Under a settlement agreement, the city of Minneapolis, the Federal Protective Service and a private security firm agreed to pay $5,000 to settle a suit brought by the ACLU on behalf of an activist who wrote an antiwar slogan in chalk on a public sidewalk in 2011. All parties agreed in the settlement that using erasable chalk on public sidewalks is a protected First Amendment right in Minneapolis.

The activist, Melissa Hill, 34, who has been involved in other free-speech legal battles, had printed the slogan "Don't Enlist, Resist" outside the old Federal Building at 212 3rd Av. S., which housed the Military Entrance Processing Station.

Hill, a records clerk for a law firm, had printed the slogan in chalk on June 8, 2011, and returned the next day to find that the slogan had been erased except for the word "Enlist."

Hill began reprinting the sign and was ordered to stop by security guards. She was handcuffed, her backpack was taken and she was detained for about an hour, said Nadege Souvenir, an attorney who handled the case for no fee for the ACLU.

Minneapolis police were called, and Hill was issued a trespass notice by a security guard, barring her from the property for a year.

"To me it was a pretty big victory," Hill said of the settlement. "Basically, it kind of shows that we can chalk in Minneapolis on sidewalks, and hopefully we are not going to be harassed outside the federal buildings anymore."

However, City Attorney Susan Segal said Tuesday that it was no big deal. "Melissa Hill was never criminally charged," she said, and the city is a defender of First Amendment rights. Segal said police do not arrest people for chalking on the sidewalk, even though it has happened repeatedly, especially in the past couple of years outside City Hall.

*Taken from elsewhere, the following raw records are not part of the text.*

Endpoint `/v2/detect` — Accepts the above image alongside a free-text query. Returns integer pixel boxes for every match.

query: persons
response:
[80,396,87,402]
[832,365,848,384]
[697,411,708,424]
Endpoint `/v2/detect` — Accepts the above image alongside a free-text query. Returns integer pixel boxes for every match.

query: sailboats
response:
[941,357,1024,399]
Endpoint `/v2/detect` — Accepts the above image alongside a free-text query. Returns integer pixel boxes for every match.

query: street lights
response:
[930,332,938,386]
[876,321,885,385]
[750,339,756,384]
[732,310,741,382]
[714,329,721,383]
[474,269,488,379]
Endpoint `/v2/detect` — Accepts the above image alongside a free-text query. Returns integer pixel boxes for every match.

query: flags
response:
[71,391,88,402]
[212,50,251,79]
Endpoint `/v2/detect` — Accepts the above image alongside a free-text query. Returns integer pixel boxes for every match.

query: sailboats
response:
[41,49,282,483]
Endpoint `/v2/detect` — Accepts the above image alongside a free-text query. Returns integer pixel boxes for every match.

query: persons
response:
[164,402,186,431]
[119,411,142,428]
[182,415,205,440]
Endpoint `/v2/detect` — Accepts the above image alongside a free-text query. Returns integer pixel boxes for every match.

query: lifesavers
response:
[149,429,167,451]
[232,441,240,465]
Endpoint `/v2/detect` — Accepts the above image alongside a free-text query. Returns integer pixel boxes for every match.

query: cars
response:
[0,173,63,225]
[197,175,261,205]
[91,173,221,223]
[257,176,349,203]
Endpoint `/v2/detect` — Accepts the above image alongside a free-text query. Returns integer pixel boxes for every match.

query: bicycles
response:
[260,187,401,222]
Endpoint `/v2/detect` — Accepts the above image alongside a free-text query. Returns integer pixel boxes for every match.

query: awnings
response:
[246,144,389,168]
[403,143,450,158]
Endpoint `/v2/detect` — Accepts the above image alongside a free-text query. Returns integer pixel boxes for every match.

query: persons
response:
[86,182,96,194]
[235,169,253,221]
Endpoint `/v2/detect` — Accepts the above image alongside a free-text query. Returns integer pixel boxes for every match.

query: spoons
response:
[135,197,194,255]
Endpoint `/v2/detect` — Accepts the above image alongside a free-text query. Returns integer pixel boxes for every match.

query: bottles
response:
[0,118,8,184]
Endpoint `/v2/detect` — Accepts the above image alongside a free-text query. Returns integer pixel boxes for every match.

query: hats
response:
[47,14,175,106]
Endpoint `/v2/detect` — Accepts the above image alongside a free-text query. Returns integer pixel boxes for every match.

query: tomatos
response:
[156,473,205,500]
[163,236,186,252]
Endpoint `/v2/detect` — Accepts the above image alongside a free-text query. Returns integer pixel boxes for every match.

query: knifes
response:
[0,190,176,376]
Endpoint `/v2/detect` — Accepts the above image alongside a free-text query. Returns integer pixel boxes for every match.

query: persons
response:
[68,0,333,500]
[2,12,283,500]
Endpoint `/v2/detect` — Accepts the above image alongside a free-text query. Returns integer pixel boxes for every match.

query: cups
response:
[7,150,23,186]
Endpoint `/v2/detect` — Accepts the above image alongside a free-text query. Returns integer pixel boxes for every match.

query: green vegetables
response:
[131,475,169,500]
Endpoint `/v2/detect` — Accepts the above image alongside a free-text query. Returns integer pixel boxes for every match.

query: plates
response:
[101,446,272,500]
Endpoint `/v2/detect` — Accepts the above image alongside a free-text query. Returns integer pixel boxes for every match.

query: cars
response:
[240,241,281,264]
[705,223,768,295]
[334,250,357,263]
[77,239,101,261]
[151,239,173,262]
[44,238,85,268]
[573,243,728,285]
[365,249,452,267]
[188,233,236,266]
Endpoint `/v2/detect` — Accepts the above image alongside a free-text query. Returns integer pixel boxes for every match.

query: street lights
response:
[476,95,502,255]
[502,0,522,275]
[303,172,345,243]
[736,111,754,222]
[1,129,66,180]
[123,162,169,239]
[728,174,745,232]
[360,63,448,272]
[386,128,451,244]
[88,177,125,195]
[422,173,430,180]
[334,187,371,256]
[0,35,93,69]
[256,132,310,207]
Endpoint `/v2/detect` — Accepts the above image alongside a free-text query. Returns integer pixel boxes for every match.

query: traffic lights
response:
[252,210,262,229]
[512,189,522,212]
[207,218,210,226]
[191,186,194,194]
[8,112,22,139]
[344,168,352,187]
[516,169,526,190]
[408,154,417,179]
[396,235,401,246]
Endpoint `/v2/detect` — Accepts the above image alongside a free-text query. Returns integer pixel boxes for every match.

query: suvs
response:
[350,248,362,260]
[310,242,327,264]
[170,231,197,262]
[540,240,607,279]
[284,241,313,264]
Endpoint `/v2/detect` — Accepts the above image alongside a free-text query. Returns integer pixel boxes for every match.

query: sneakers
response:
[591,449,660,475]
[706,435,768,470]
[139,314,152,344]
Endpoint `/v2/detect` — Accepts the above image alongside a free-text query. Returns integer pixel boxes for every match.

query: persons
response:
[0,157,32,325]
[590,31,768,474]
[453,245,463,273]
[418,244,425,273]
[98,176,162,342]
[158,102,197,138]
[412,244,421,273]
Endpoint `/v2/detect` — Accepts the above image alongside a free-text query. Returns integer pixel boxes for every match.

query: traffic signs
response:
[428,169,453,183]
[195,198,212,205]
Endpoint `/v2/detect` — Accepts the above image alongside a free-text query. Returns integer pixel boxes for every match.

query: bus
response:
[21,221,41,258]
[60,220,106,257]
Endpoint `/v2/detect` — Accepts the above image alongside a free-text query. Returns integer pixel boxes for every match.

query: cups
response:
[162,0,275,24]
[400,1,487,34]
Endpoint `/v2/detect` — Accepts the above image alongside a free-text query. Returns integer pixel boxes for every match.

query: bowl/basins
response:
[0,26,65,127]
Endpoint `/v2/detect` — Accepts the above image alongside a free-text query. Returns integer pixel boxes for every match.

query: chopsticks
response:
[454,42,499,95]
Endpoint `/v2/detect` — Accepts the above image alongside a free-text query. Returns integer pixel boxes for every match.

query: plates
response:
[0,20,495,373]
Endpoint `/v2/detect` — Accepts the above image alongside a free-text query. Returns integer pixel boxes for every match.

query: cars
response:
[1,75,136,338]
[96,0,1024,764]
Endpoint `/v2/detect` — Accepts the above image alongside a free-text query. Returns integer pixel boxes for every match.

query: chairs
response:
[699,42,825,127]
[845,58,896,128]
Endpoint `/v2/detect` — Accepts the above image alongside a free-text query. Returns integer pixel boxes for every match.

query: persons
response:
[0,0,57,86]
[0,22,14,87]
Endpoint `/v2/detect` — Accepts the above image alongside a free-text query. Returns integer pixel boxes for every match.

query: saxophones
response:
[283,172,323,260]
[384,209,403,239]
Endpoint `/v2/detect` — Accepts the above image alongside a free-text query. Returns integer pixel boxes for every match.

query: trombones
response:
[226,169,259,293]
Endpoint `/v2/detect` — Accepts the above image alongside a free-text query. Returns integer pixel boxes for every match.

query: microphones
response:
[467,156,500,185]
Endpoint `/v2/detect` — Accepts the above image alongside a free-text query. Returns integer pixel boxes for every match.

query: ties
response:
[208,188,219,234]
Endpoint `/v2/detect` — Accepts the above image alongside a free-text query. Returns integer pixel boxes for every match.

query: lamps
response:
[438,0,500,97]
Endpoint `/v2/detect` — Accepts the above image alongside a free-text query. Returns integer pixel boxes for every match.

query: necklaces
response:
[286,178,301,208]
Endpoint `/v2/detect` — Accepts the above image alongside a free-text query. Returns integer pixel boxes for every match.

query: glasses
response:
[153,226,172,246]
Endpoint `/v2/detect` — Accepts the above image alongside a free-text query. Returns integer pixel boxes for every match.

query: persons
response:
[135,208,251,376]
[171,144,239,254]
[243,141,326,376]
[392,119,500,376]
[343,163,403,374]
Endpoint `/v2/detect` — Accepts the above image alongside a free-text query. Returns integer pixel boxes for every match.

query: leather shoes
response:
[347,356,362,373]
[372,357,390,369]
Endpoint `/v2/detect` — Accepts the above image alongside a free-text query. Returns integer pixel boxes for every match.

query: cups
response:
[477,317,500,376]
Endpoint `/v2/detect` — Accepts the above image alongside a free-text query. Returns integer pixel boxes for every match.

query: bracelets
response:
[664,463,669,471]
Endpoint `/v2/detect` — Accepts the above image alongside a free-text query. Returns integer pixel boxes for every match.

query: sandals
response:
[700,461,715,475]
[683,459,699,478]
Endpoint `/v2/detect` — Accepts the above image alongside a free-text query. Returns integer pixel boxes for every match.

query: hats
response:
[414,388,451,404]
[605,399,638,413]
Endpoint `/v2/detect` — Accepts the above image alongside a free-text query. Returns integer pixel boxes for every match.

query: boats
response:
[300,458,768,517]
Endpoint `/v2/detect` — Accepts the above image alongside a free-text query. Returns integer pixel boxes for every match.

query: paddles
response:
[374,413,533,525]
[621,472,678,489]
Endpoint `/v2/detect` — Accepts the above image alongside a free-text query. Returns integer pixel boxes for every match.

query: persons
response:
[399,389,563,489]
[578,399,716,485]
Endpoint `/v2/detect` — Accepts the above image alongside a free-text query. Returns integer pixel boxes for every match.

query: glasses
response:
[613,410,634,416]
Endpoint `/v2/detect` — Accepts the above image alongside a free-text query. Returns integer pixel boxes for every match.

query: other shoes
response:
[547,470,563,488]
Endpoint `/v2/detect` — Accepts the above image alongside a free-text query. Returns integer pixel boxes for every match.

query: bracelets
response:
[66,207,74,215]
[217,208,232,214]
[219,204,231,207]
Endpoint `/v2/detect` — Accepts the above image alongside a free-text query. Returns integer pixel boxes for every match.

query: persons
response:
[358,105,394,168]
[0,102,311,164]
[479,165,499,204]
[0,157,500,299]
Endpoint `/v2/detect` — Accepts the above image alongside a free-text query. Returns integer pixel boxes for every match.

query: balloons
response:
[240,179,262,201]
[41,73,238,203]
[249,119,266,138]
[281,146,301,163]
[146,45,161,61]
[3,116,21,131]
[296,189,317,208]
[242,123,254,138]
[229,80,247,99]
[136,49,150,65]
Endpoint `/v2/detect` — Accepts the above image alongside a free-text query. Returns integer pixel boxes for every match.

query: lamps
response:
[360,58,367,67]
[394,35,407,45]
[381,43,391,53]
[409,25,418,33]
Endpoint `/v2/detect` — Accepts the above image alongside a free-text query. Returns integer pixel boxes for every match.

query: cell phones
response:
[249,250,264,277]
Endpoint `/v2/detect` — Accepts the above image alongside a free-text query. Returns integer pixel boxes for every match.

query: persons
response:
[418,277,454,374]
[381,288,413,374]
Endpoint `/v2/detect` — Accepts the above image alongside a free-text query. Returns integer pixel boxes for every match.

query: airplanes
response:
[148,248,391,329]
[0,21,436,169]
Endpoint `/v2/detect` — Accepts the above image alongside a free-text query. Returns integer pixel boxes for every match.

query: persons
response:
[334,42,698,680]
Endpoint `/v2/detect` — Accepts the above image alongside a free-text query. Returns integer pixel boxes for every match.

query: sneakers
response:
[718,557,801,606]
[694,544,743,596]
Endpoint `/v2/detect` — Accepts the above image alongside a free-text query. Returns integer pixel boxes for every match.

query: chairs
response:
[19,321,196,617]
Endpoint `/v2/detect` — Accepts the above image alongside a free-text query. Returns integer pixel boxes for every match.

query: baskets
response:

"I know when my children were small they chalked on city sidewalks outside our house," Segal said.

"We agreed to pay $999 so as not to have to deal with this anymore," she said. The federal government chipped in $1,000 and DECO, the security guard service, paid $3,000, all of which will go to the ACLU.

Jaqueline Yost, a spokeswoman for the Federal Protective Service in Washington, said she was unaware of the settlement and referred questions to the U.S. attorney's office in Minneapolis, which is declining to speak to the media because of the federal government shutdown. In 2012, Hill won a $15,000 settlement from Hennepin County after she was issued a trespass notice by the Sheriff's Office for writing slogans in chalk on the Hennepin County Government Center plaza during the Occupy protests in the fall of 2011.

Cam Gordon, the Second Ward council member, said he was delighted with Hill's latest settlement. "A lot of us felt this [chalking] was absolutely harmless," he said. "It should be OK to express free speech and even play hopscotch."